Turn the data below into a Markdown table with the columns Row and Line. Number each line in Row and skip blank lines.
======== ENTRIES
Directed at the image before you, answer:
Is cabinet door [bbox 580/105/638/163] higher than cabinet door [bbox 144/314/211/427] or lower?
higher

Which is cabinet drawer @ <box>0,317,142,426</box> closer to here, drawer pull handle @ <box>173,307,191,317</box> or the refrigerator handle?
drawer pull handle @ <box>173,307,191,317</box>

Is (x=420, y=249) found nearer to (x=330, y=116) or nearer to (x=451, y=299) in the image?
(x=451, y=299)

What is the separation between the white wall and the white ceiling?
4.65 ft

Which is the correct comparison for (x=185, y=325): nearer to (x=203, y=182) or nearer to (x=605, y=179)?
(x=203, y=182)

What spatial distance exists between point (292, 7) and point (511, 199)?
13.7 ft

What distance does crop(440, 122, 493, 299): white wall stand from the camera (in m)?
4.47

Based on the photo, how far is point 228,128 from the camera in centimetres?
================
* **PROBLEM SOLUTION**
| Row | Line |
|---|---|
| 1 | Directed at the image before you, answer: |
| 2 | Is cabinet door [bbox 580/105/638/163] higher than cabinet door [bbox 144/314/211/427] or lower? |
| 3 | higher |
| 4 | Which is cabinet drawer @ <box>0,317,142,426</box> closer to here, drawer pull handle @ <box>173,307,191,317</box> or the refrigerator handle? |
| 5 | drawer pull handle @ <box>173,307,191,317</box> |
| 6 | Is (x=420, y=249) found nearer to (x=330, y=116) or nearer to (x=451, y=299) in the image? |
| 7 | (x=451, y=299) |
| 8 | What is the separation between the white wall and the white ceiling? |
| 9 | 4.65 ft |
| 10 | Which is the correct comparison for (x=185, y=325): nearer to (x=203, y=182) or nearer to (x=605, y=179)? |
| 11 | (x=203, y=182) |
| 12 | What spatial distance exists between point (292, 7) and point (511, 199)? |
| 13 | 13.7 ft |
| 14 | What distance does crop(440, 122, 493, 299): white wall stand from the camera (in m)? |
| 15 | 4.47 |
| 16 | Based on the photo, how far is point 228,128 from the camera in centimetres? |